Dass der Ampel-Mitgründer Wissing weiter zur Koalition steht, hat in Mainz niemanden überrascht. Er galt auf FDP-Seite als letzter Verfechter des Bündnisses. Dass er aber als Konsequenz auch die Partei verlässt, damit haben die wenigsten gerechnet. Entsprechend emotional reagierten die führenden Liberalen im Land. „Ich bin persönlich davon ge- und betroffen“, sagte Wirtschaftsministerin Daniela Schmitt unserer Zeitung. Sie könne ihn aber ein Stück weit verstehen. Wissing habe sein Regierungsamt vor die Partei gestellt, sagte FDP-Fraktionschef Philipp Fernis . „Dass seine politische Laufbahn so endet, ist tragisch.“ Einige Liberale zeigten sich aber auch verärgert.

Denn die rheinland-pfälzische FDP verliert damit ihren über 13 Jahre führenden Kopf – und steht nun ohne Landeschef da. Die Spekulationen über die Nachfolge hatten im Mainz bereits am Donnerstagmorgen begonnen, da musste sich die FDP in internen Runden allerdings noch sortieren. Sicher war schnell, dass es wohl eine Chefin werden wird.
Mit Wirtschaftsministerin Schmitt und der Hunsrücker Bundestagsabgeordneten Carina Konrad gibt es zwei Stellvertreterinnen Wissings.

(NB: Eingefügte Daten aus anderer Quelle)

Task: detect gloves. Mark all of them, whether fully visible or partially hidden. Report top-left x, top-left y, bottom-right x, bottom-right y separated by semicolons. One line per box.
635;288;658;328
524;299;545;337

Beide Politikerinnen haben einen Fuß in der Bundes-FDP: Schmitt gehört dem Präsidium der Liberalen an, Konrad dem Bundesvorstand.
Konrad fand für die Stellungnahme von Bundeskanzler Olaf Scholz am Mittwochabend übrigens deutliche Worte: „Die Heftigkeit, mit der Olaf Scholz Christian Lindner am Mittwochabend angegriffen hat, war eines Kanzlers unwürdig. Vor allem vor dem Hintergrund des besonderen Tages, an dem Donald Trump zum US-Präsidenten gewählt worden ist.“ Dass die Berliner Ampel zerbrochen ist, „ist ganz eindeutig ein Führungsversagen von Olaf Scholz“, so die Liberale. Auch die Koblenzer Bundestagsabgeordnete Sandra Weeser brachte sich indirekt selbst ins Spiel – hat aber keine Chancen.

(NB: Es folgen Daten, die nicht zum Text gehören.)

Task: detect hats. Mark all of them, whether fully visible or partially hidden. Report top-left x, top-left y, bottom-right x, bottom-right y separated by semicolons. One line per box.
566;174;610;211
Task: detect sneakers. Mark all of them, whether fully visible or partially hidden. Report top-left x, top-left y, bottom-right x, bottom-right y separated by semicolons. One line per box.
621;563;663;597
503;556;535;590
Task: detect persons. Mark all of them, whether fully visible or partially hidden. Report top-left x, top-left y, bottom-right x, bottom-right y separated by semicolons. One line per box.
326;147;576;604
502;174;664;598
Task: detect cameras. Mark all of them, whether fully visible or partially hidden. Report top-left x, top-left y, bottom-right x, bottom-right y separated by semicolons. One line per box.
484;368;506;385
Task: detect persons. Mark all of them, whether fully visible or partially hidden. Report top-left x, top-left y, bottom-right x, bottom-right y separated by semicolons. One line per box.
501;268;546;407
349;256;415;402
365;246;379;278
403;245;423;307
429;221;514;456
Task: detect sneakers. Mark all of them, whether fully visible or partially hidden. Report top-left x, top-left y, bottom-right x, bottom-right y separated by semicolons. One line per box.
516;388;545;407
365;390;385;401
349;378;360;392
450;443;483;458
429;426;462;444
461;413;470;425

Wer mit Liberalen spricht, hört je nach Verbundenheit eine andere Favoritin – Konrad oder Schmitt. Fraktionschef Fernis winkte auf Anfrage ab. „Die Frage nach dem Parteivorsitz stellt sich für mich nicht.“ Die Favoritin sei aus seiner Sicht aber klar. „Es ist sehr naheliegend, dass Daniela Schmitt Vorsitzende werden könnte.“
Schmitt selbst ließ sich nicht zu einer klaren Aussage hinreißen, sagte aber: „Ich habe in der Partei immer mit großer Leidenschaft Verantwortung übernommen und das werde ich auch in Zukunft tun“.
Ich habe in der Partei immer mit großer Leidenschaft Verantwortung übernommen und das werde ich auch in Zukunft tun.

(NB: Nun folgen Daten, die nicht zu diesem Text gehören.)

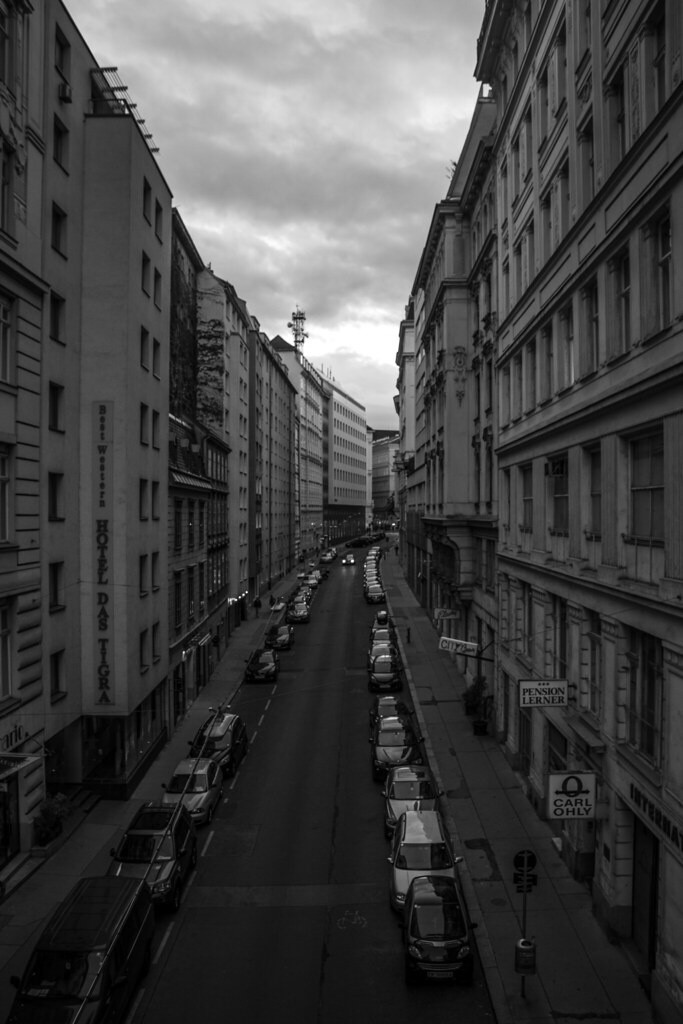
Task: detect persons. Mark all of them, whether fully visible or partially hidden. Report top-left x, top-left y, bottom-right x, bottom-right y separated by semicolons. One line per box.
308;559;314;567
269;595;276;606
394;544;399;555
300;554;304;562
254;596;262;616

Landeswirtschaftsministerin Daniela Schmitt
Die Entscheidung von Volker Wissing treffe die FDP in Rheinland-Pfalz schwer, erklärte der Trierer FDP-Vorsitzende Tobias Schneider . Fest stehe, dass jetzt Menschen an der FDP-Spitze benötigt würden, „die glaubwürdig und ganzheitlich liberale Politik vertreten“. Dies schließe einen personellen Neuanfang auf Bundesebene mit ein. Damit fordert der Trierer Ober-Liberale indirekt auch den Rücktritt von FDP-Chef Christian Lindner.
Den Weg zur neuen Landesvorsitzenden in Rheinland-Pfalz wollen die Liberalen nun im Vorstand besprechen. Je nachdem, wie schnell es Neuwahlen geben wird, brauchen sie noch in diesem Jahr einen Sonderparteitag. Auf diesem könnte womöglich auch der neue Chef gewählt werden. Der Eifeler FDP-Abgeordnete Marco Weber sprach sich gegenüber unserer Redaktion jedenfalls für eine zügige Lösung aus.

Dass Schmitt dann die Führung übernimmt, wäre die logische Konsequenz für viele Liberale in Mainz. Sie war bereits bei der Landtagswahl 2021 Spitzenkandidatin. Durch das Ampel-Aus und schlechte Umfragewerte wird sie bei der Landtagswahl 2026 um die politische Existenz im Landtag kämpfen müssen. Bereits vor 13 Jahren hatte die FDP die schmerzhafte Erfahrung gemacht und war aus dem Parlament geflogen. Eines scheint im Gegensatz zu Berlin derzeit in Mainz aber keine Lösung zu sein: die Ampel zu verlassen.